Aslında bunu Meclis Başkanlığının Anayasa’nın 84’üncü unsuru ve Meclis İç Tüzüğü’nün 138’nci hususu çerçevesinde ‘bir ay içinde beş birleşime katılmayan milletvekilliği düşürülür’ halinde kararlar uyarınca teşebbüslerde bulunup, bizim taleplerimizi zaten karşılayabilirdi. Lakin maalesef Deniz Baykal’la AKP iktidarı ortasında gayri legal alakalar kelam bahsidir. Bunun en son gündeme geleni de Antalya Kaş Çukurbağ Yarımadası’nda kendisi ve yakınlarına elde etmiş olduğu arazi vurgunudur. Hasebiyle AKP’ye gerek ana muhalefet partisi liderliği periyodunda gerekse sonraki süreçte önemli manada hukuk dışı katkılarda bulunan Deniz Baykal’ın hiçbir milletvekilliği çalışması misyonu yürütmeden milletvekilliği ayrıcalıklarından yararlanmasına AKP iktidarı da seyirci kalmaktadır.
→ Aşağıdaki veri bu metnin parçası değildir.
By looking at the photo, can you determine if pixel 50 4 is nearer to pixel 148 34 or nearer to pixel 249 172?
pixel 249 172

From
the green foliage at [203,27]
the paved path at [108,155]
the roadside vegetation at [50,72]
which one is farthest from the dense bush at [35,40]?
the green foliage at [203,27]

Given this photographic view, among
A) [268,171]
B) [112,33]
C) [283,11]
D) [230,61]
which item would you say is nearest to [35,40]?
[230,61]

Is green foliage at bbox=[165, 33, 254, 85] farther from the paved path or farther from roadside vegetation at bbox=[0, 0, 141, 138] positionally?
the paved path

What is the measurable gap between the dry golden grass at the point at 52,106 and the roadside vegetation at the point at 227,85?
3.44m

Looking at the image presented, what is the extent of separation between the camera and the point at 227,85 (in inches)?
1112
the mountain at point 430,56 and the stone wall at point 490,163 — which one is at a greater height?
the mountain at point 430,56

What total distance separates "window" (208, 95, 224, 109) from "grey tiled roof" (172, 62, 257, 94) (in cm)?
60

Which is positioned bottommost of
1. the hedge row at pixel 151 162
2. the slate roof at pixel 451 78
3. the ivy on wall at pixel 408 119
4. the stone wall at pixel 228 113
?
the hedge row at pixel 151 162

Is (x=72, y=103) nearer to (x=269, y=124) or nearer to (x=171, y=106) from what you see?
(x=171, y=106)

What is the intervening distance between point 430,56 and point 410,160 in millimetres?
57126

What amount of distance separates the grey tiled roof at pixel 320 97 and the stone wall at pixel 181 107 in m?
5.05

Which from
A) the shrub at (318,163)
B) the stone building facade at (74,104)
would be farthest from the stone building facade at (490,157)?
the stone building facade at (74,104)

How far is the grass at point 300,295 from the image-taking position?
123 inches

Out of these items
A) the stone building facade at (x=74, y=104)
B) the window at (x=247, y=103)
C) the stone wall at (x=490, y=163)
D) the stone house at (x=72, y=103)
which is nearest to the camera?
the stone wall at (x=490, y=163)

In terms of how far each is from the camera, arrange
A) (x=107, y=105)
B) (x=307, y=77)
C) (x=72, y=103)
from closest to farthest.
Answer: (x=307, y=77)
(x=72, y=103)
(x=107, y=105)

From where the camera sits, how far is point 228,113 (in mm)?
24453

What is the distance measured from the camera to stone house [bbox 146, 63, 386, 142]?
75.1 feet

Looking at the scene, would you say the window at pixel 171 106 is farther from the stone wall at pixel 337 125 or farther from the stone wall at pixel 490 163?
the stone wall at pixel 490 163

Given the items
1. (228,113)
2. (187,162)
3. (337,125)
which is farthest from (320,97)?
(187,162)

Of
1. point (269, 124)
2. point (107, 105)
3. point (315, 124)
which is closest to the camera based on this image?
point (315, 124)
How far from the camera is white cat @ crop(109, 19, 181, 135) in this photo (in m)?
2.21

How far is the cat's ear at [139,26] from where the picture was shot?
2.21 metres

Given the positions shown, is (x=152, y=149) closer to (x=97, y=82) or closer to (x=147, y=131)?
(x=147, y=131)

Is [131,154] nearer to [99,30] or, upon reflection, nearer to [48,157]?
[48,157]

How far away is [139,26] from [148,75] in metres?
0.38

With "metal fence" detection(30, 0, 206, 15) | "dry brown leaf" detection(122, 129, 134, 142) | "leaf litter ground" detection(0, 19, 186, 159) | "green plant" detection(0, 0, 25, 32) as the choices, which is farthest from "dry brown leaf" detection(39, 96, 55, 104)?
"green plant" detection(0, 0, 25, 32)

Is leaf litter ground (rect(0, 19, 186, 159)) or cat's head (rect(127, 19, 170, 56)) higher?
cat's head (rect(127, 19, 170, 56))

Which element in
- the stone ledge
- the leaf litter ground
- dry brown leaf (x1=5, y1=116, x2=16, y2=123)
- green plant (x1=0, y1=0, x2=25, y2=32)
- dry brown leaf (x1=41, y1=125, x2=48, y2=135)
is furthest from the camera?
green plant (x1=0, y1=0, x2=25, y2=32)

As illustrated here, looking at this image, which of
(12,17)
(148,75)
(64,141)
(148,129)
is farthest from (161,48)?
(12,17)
Halkın Kurtuluş Partisi, tüm haksızlıklar, hukuksuzluklar ve adaletsizlikler karşısında olduğu üzere bu olayda da kamunun hakkını, tüyü bitmemiş yetimin hakkını savunmak için harekete geçmiştir. Zira Millet Meclisi’nin bütçesi halkın vergilerinden oluşmaktadır. Tüm halkın alınteriyle oluşan vergilerden bir kişinin sebepsiz zenginleşmesine neden olunması tıpkı vakitte da kabahattir, hukuk dışı bir davranıştır. Bunun için harekete geçtik.”